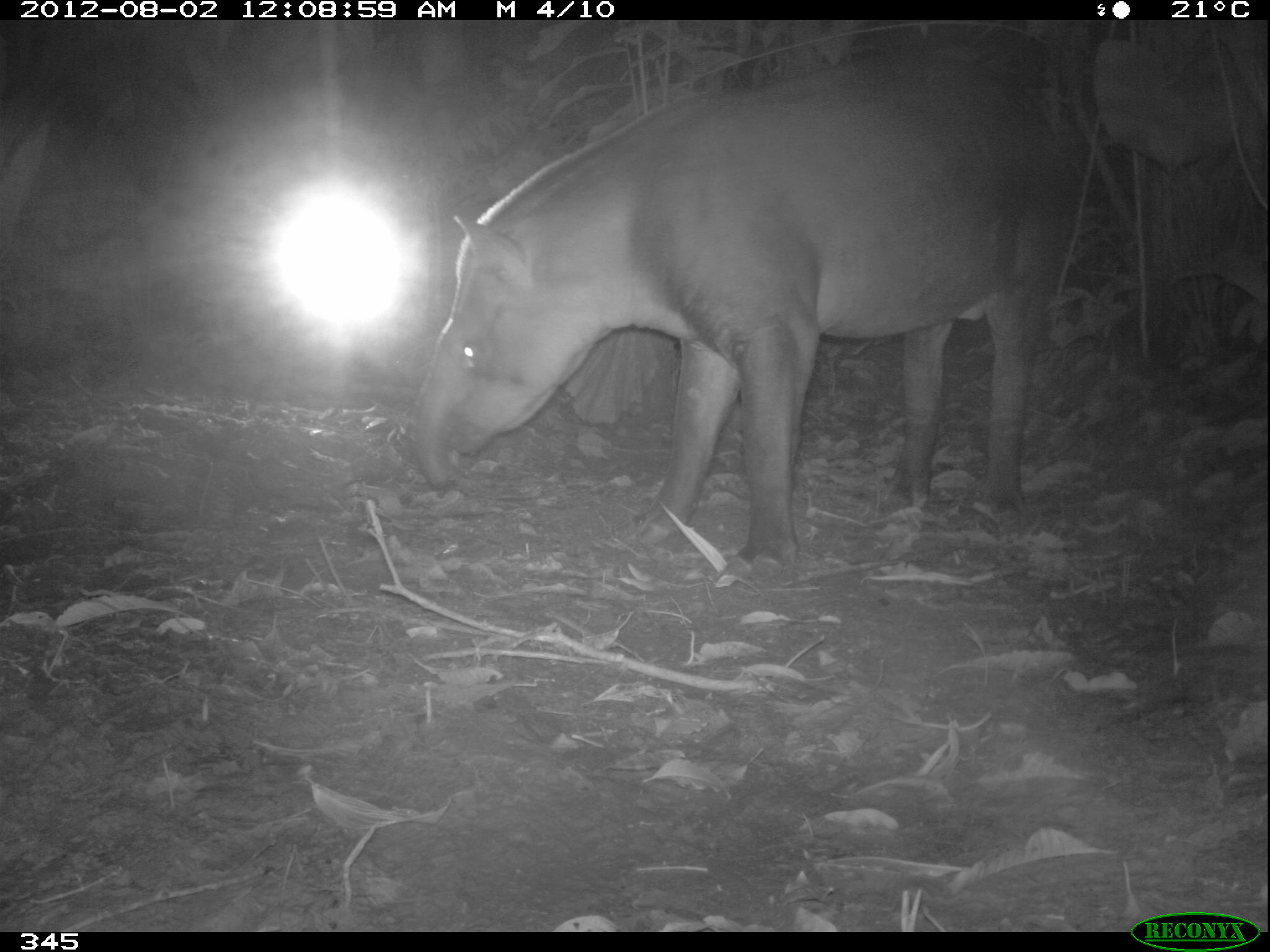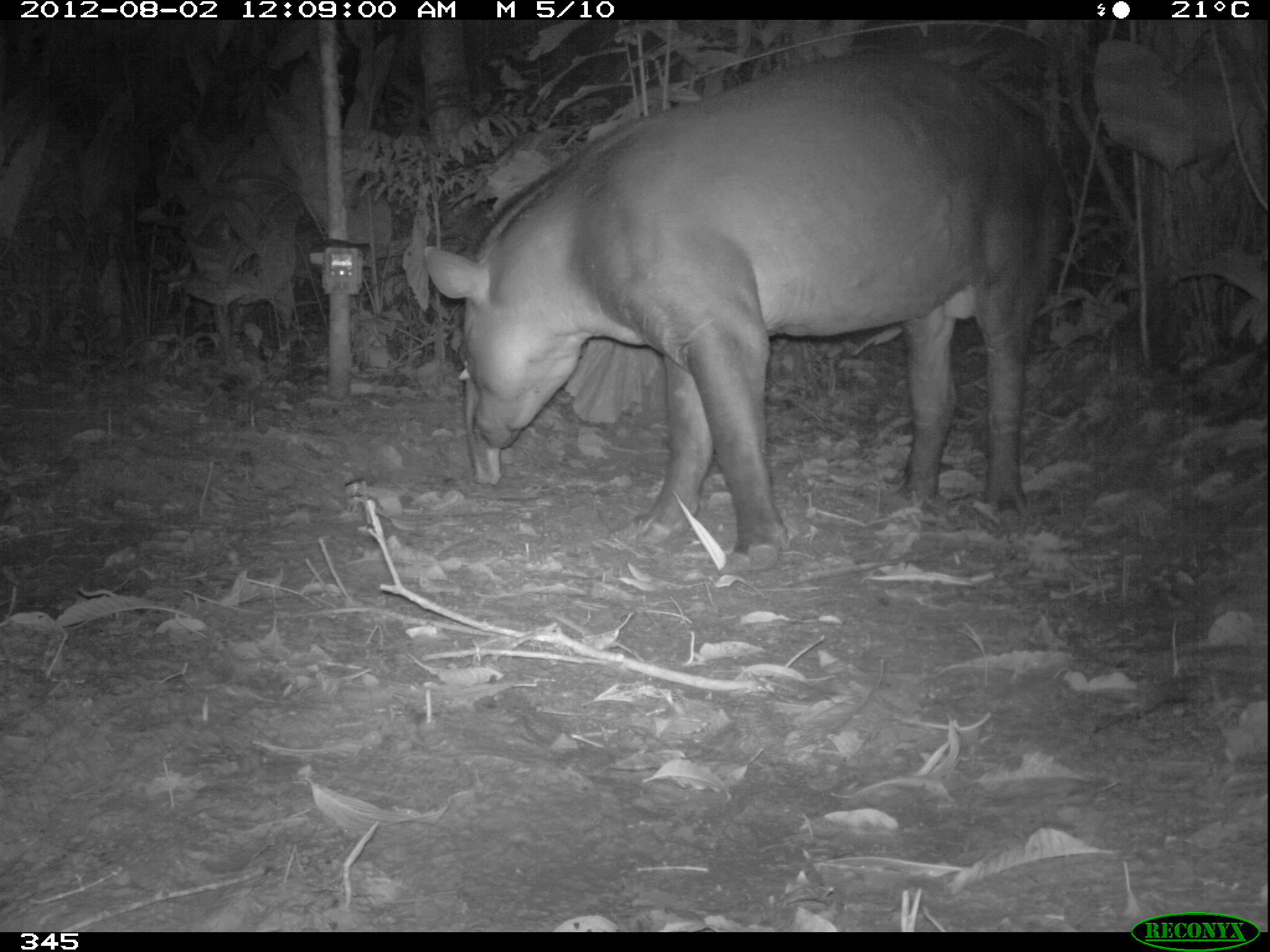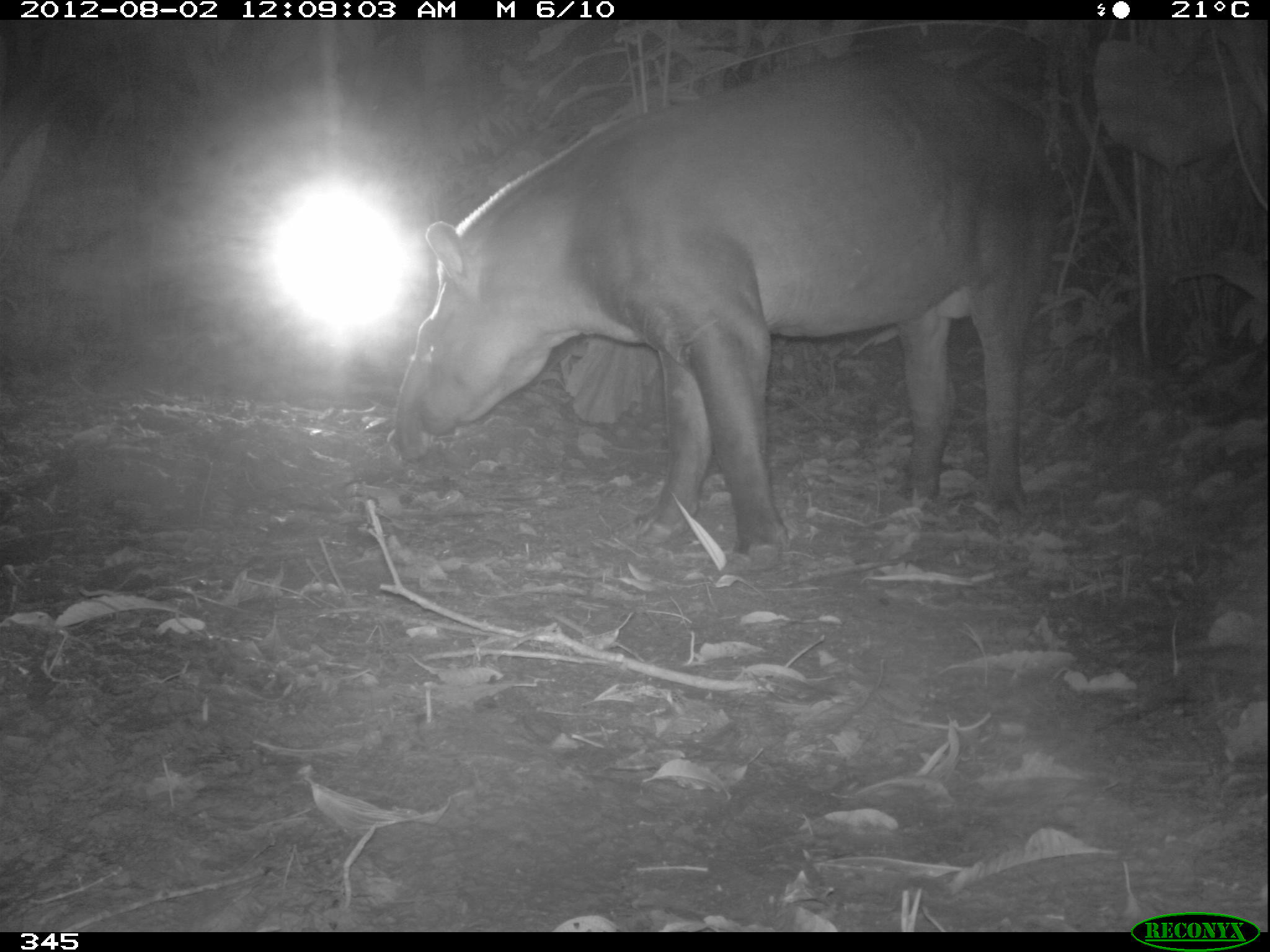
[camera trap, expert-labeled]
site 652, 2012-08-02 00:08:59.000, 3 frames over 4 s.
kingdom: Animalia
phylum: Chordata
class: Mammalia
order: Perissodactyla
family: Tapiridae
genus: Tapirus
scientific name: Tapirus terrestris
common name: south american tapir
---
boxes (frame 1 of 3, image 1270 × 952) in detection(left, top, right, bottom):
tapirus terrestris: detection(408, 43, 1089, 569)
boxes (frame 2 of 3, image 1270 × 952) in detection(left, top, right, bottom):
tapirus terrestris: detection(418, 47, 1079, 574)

---

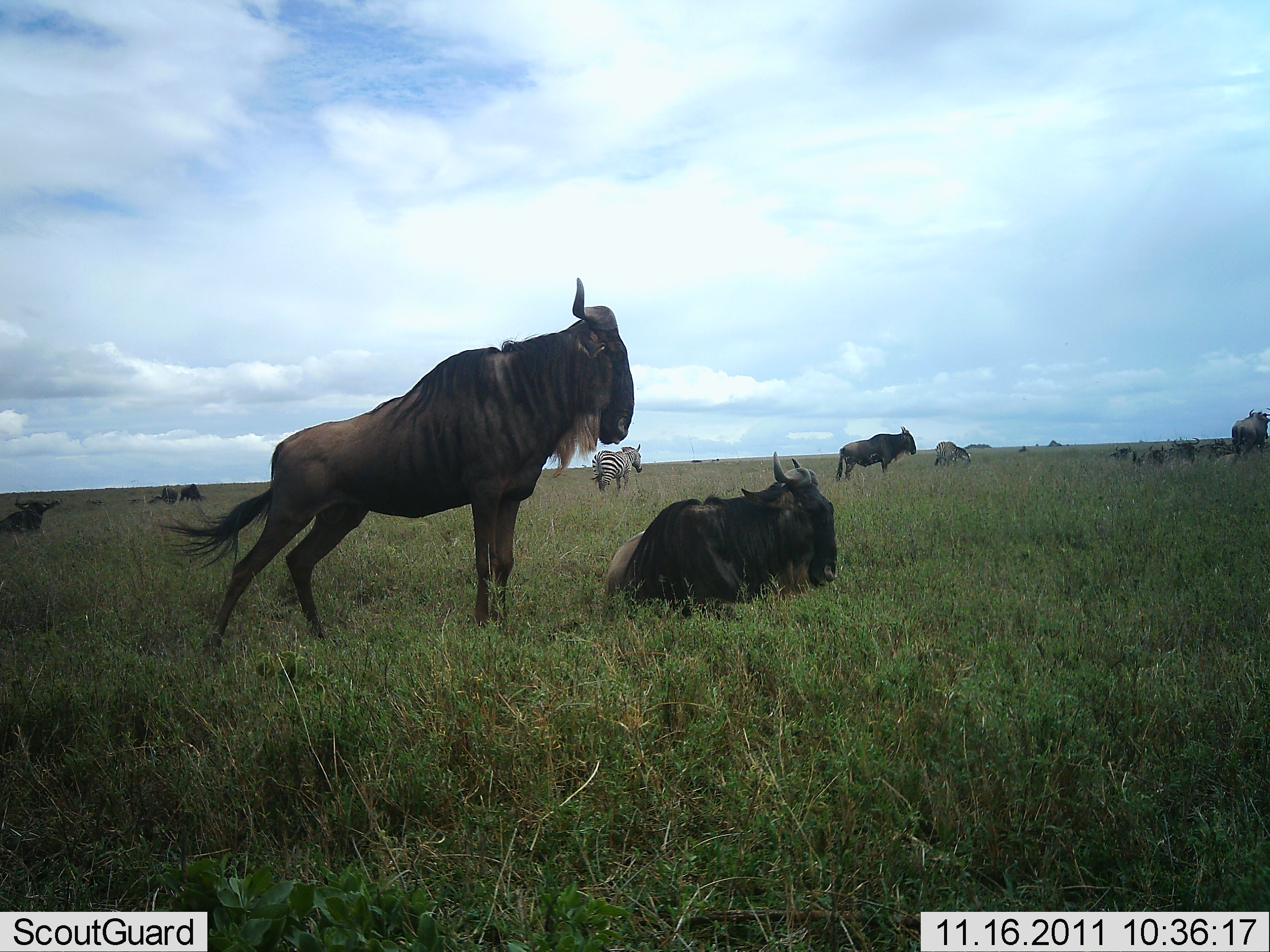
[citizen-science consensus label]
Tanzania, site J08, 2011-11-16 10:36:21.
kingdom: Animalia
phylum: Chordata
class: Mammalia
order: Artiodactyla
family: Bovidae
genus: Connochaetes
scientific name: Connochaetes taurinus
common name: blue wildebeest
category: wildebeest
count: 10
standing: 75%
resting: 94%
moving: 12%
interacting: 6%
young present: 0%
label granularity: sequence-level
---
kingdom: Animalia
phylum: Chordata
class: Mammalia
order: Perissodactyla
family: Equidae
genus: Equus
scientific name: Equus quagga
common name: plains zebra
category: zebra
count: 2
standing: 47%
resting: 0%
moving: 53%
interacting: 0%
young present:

**TASK ITEM**. Write out each line above that contains the word "scientific".

**EXERCISE OUTPUT**.
scientific name: Tapirus terrestris
scientific name: Connochaetes taurinus
scientific name: Equus quagga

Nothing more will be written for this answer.